The same principle applies to those in or preparing for retirement with regard to their adult children. One of the most common problems faced by older persons is the tension they feel between securing their own financial wellbeing during retirement and providing assistance to an adult child who is struggling. If you think these words are aimed at you, keep in mind that according to a recent survey of 1,000 parents with at least one child 18 or older, fully half of working parents in the US say they provide financial support for adult children; on average, they say they give the kids $1,000 per month for categories like phones, insurance, rent, educational expenses, and others. Perhaps even more telling is that parents preparing for retirement while supporting adult kids spend 23% more on their kids than on contributing toward their retirement. Of adult children living with their parents, 62% make no contribution toward household expenses. No wonder that 70% of parents surveyed say they’re stressed out about retirement!

We often counsel clients that, as in the air travel example, if they sacrifice their own financial wellbeing in order to take care of adult children who are capable of taking care of themselves, they are placing an unfair burden not only on themselves, but on the very kids they’re trying to help. In other words, one of the best things you can do for your children is to make sure they don’t have to support you in your later years. And for some parents, that means creating some careful and clear boundaries between their finances and their adult children’s circumstances.
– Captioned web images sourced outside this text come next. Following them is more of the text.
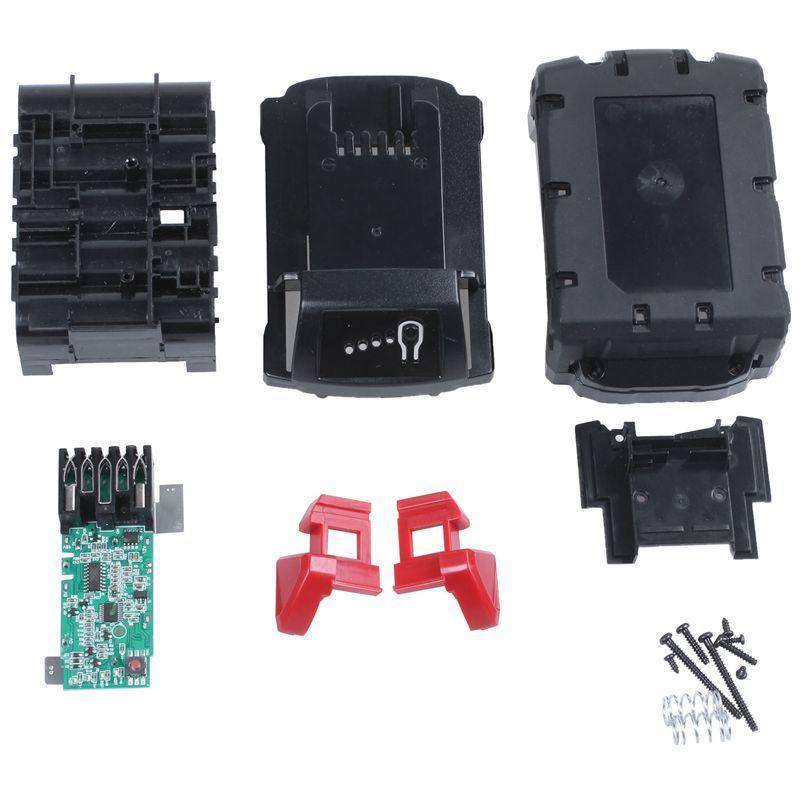 M18B Li-Ion Battery Plastic Case Charging Protection Circuit Board For Milwaukee 18V M18 48-11-1815 3Ah 4Ah 5Ah PCB Board Shell
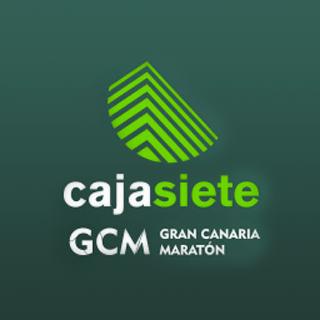 Aplicación Gran Canaria Maratón 2017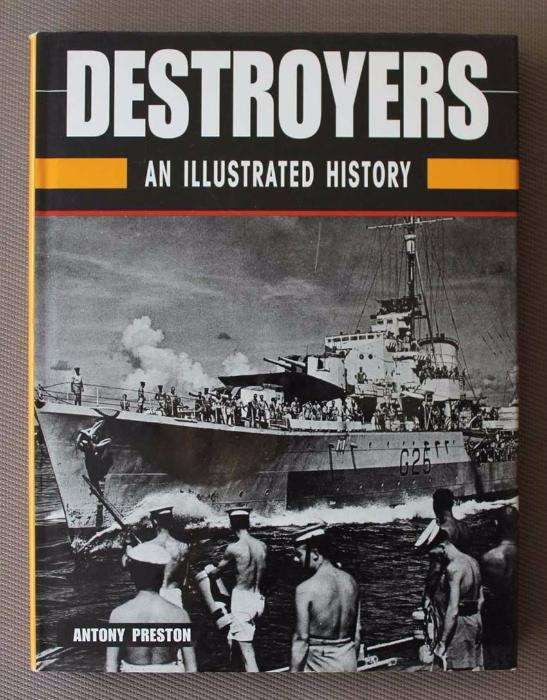 Livro Destroyers: An Illustrated History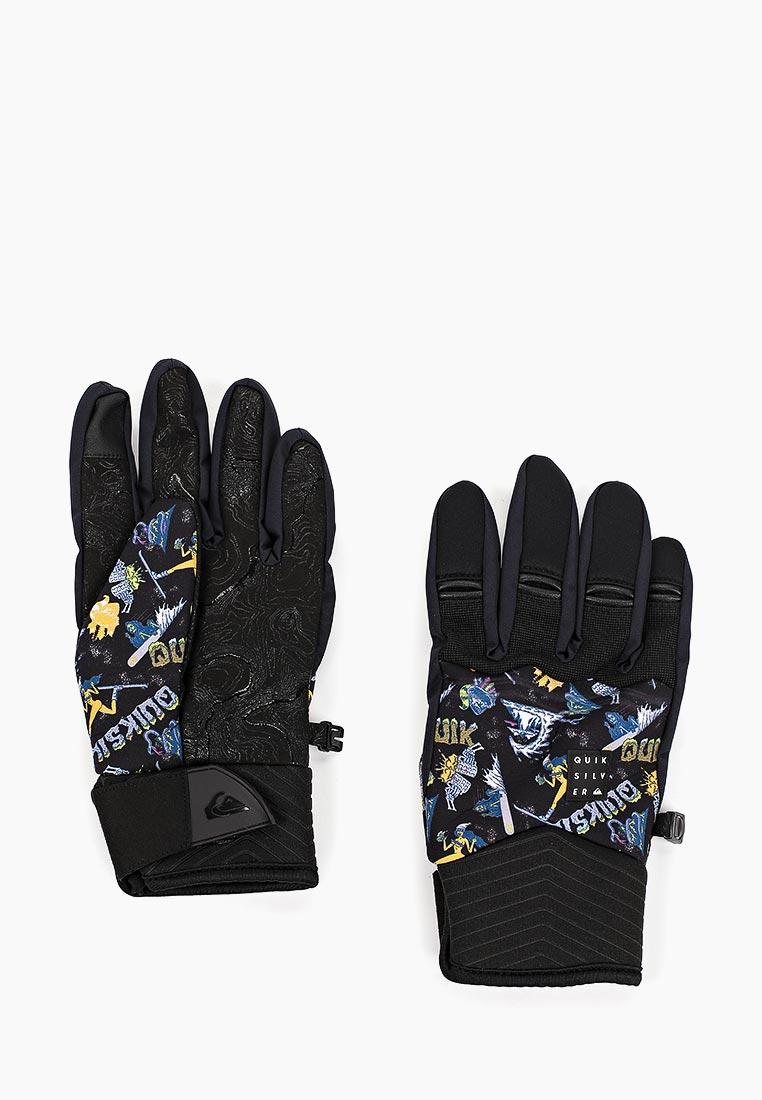 Мужские перчатки Quiksilver (Квиксильвер) EQYHN03108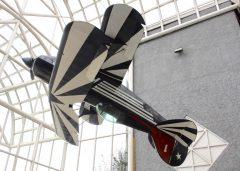 Museo Nacional Aeronautico y Del Espacio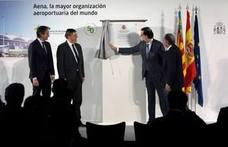 Rajoy anuncia una inversión de 588 millones de euros para mejoras en la autovía del Mediterráneo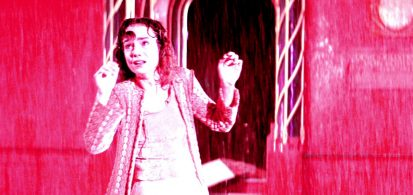 """""""To Just Survive as the Final Girl Is Not Victory"""" – A Roundtable Discussion on Women in Horror"""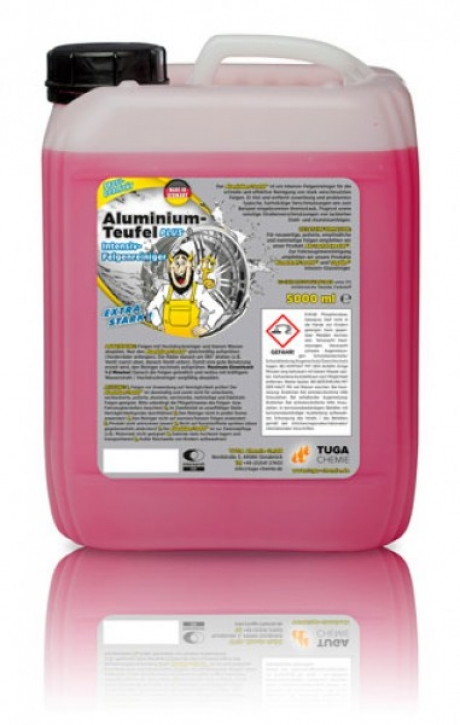 Tuga Chemie Alu-Teufel rot Felgenreiniger 5 Liter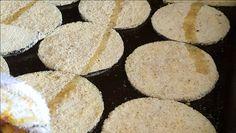 Berinjela crocante: empanada e assada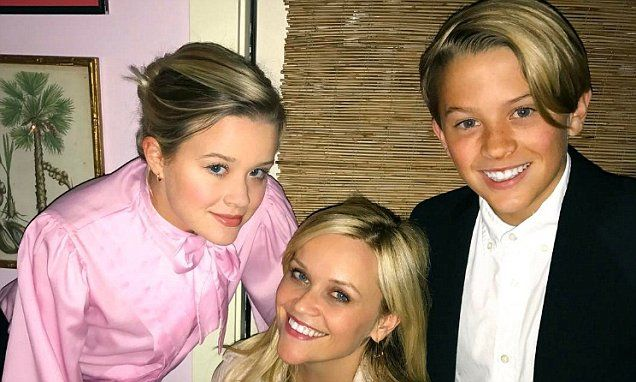 Reese Witherspoon celebrated turning 41  on Wednesday. But apparently there was no better present than spending her special day with her beautiful children.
It is true that the financial havoc wrought by the pandemic forced many young adults to move in with parents or another older family member (25% in 2021, according to the Pew Research Center—the highest level in 50 years), and many parents found it necessary to offer temporary respite until their adult children’s situations became more settled. But “temporary” is the key word in that last sentence. While it is entirely appropriate for parents to aid their children in emergency or difficult situations that come about through no fault of the child—an unexpected illness, a sudden layoff, or an injury requiring lengthy recovery—it’s important to establish clear guidelines about the nature and amount of the aid and especially its duration. In most cases, it does not serve the long-term wellbeing of an adult child to have open-ended expectations about being subsidized by “The Bank of Mom and Dad.” With all that in mind, here are some useful points for parents who want to help their kids stand on their own two feet and also avoid financial dependency in retirement:

1. Set boundaries. Children who have temporarily moved back home must understand that keeping up a home requires financial input from those who are benefiting and who have the capability to assist. For the kids’ own good, parents can’t allow them to freeload; that sets them up for even more failure, later in life. So, the parents need to require the kids to help out with groceries, utilities, and rent, even if they have to take a low-wage job to do so.
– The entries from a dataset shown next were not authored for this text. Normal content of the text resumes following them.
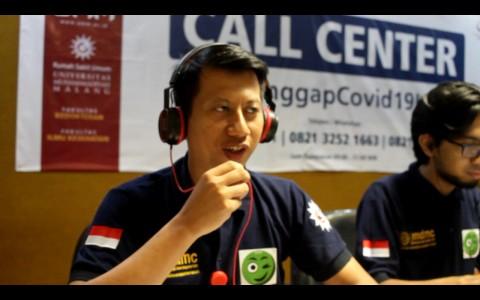 RS UMM Malang Butuh Relawan Perangi Covid-19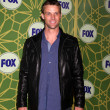 Jesse Spencer — Foto Stock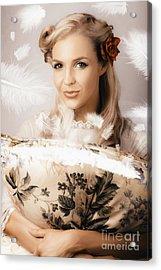 Vintage Portrait Of A Perfect Female Beauty Acrylic Print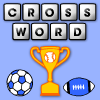 Illustrated Sports Crossw…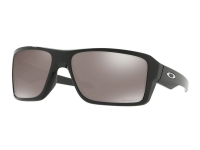 alensa.at - Kontaktlinsen - Oakley Double Edge OO9380 938008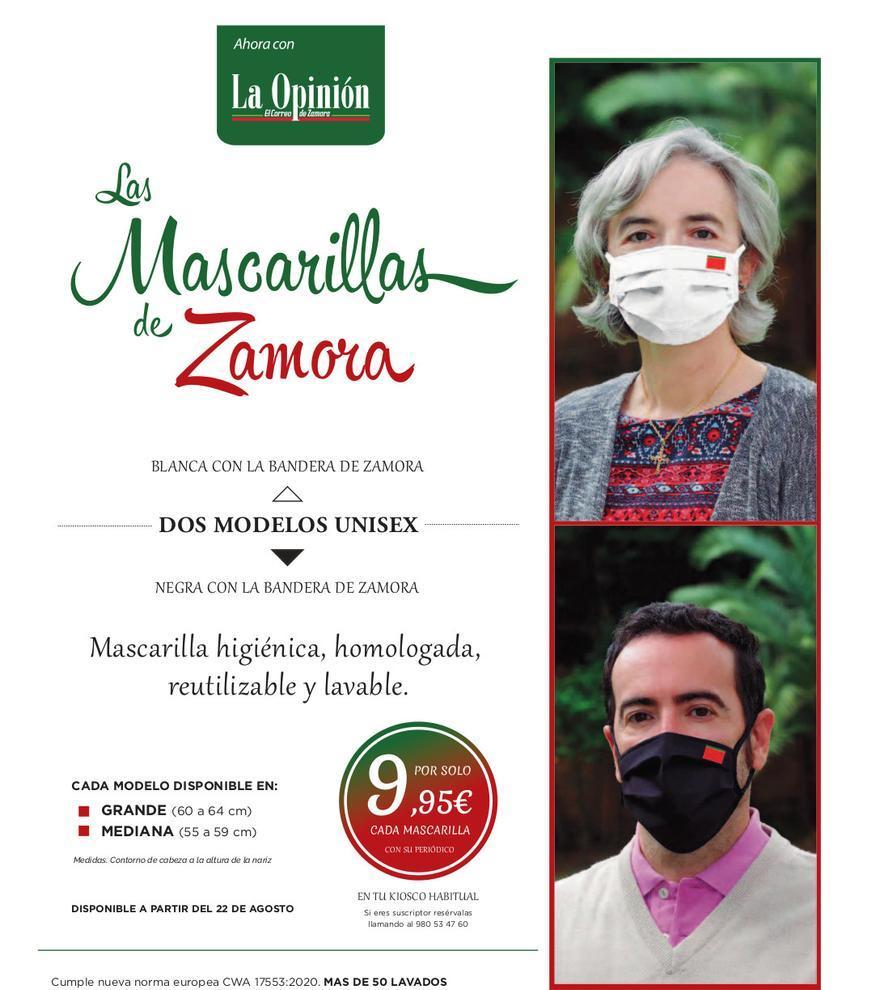 Promoción mascarillas de Zamora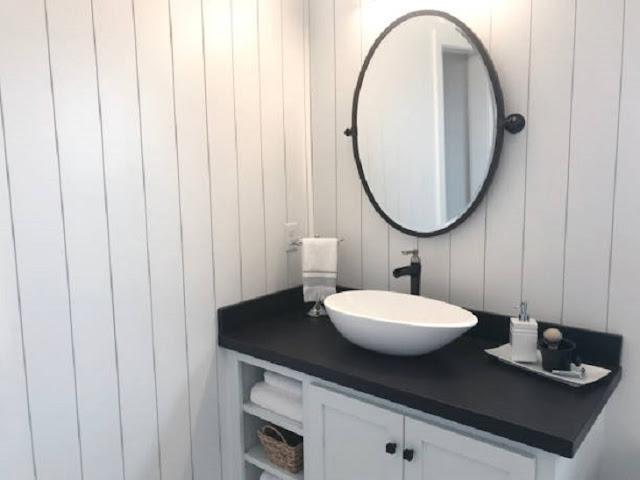 Deciding The Mirror Size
2. Expect accountability. If the kids are living in Mom’s house, they should be accountable for their hours, for getting to work on schedule, for paying or contributing to the bills on time, and for doing all the other things that “regular adults” are required to do when living on their own. Parents may also want to work with the children to set up a mutually agreed schedule by which the kids will take on more of their own expenses, with the goal of “moving out and moving on” by a certain future date.

3. No handouts. The whole point is to get the kids to start paying more of their own way. If the parents are constantly providing financial backup, they de-incentivize this important learning process. To the extent possible, the kids should be treated like renters and co-payers who are expected to hold up their end of the financial bargain.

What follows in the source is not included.